The other way that land faces competition is by creating new lots by subdividing. It's simple to see that if a city only allows single family homes and has a minimum lot size, then there's a maximum capacity inside any radius. As the number of families gets closer to that capacity, land prices have to go up. Austin can increase competition by removing its minimum lot size and making it easier to split lots. This paper shows the effect of minimum lot sizes in 4 Texas towns, including Round Rock and Pflugerville near Austin.
There are other ways to lower prices without increasing competition. Austin could get rid of single-family lots and allow multiple units per lot. Minneapolis did this by allowing "triplexes everywhere". The other way is to change taxes. Increasing taxes will lower the price of housing, but not the cost to its resident. A better policy is to compute the property tax on the price of the land and not include the price of house on it. This will encourage families to use smaller lots and free up space for more families.
I'd obviously love to get a representative, shareable data set.
I'd love to augment the data with more factors that affect price. This could be flood zones, school district, distance to a lake, distance to a grocery store, etc.
I'd love to compare the results to other cities. For example, checking if the coefficient for drive time correlated with INRIX's measure of traffic in cities. Likewise, checking if the coefficient for log lot size is correlated with the Wharton Residential Land Use Regulatory Index or the minimum lot size.

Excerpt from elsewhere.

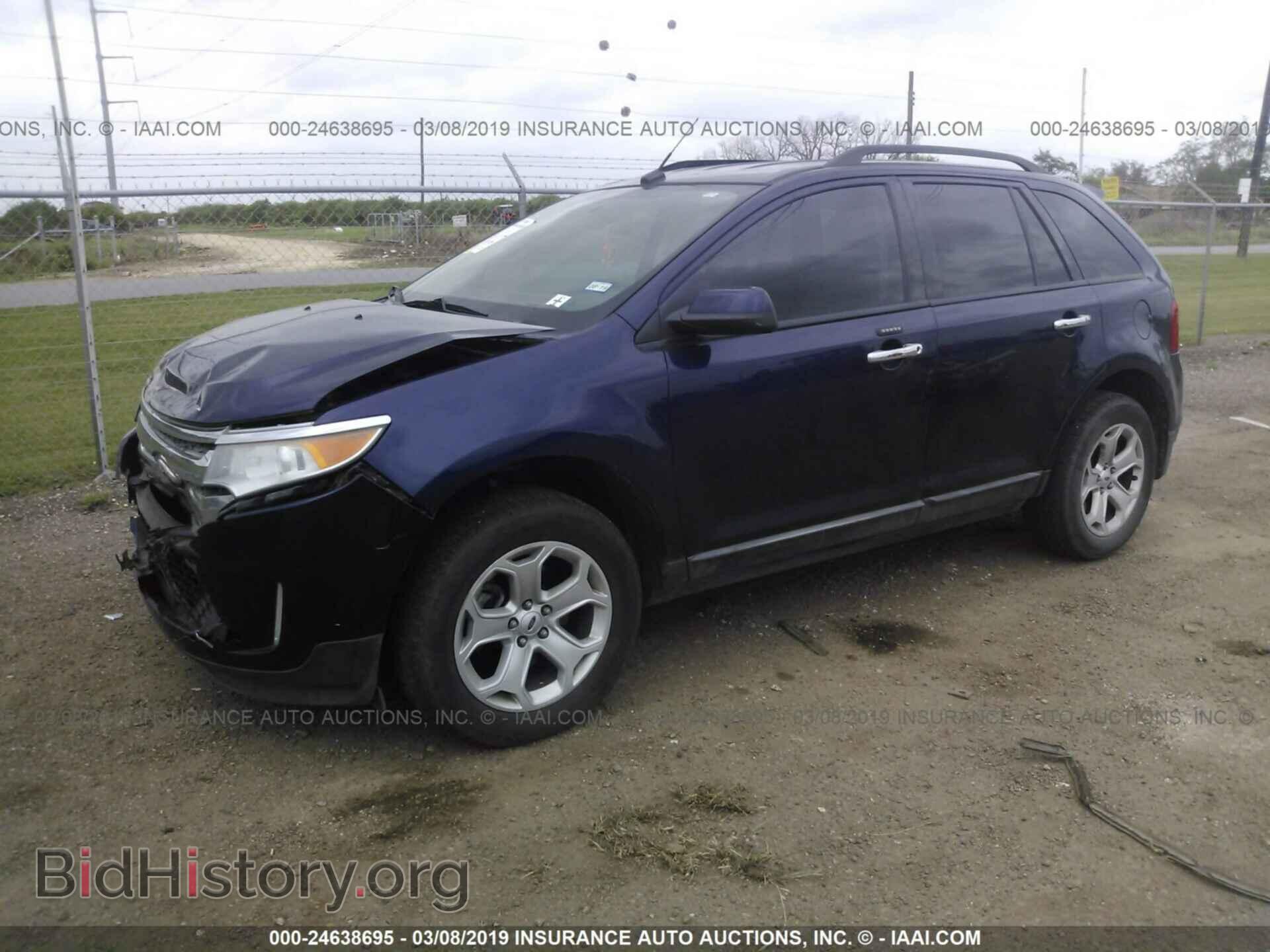 2011 FORD EDGE - VIN: 2FMDK3JC2BBB40991 - Фото 2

The price of housing has gone up because the price of land has gone up in Austin. While other asset prices, like the stock market, have also gone up, Austin's land has not gone up equally for all lots. The price has risen higher closer to the center of the city, most likely because traffic has gotten worse. The price has risen higher for small lots — some more than doubled — most likely because of Austin's zoning laws. If Austin's government wants to lower housing prices, which are the biggest expense for most households, it should remove the minimum lot size, make it easier to split lots, and switch from single-family zoning to multi-family zoning.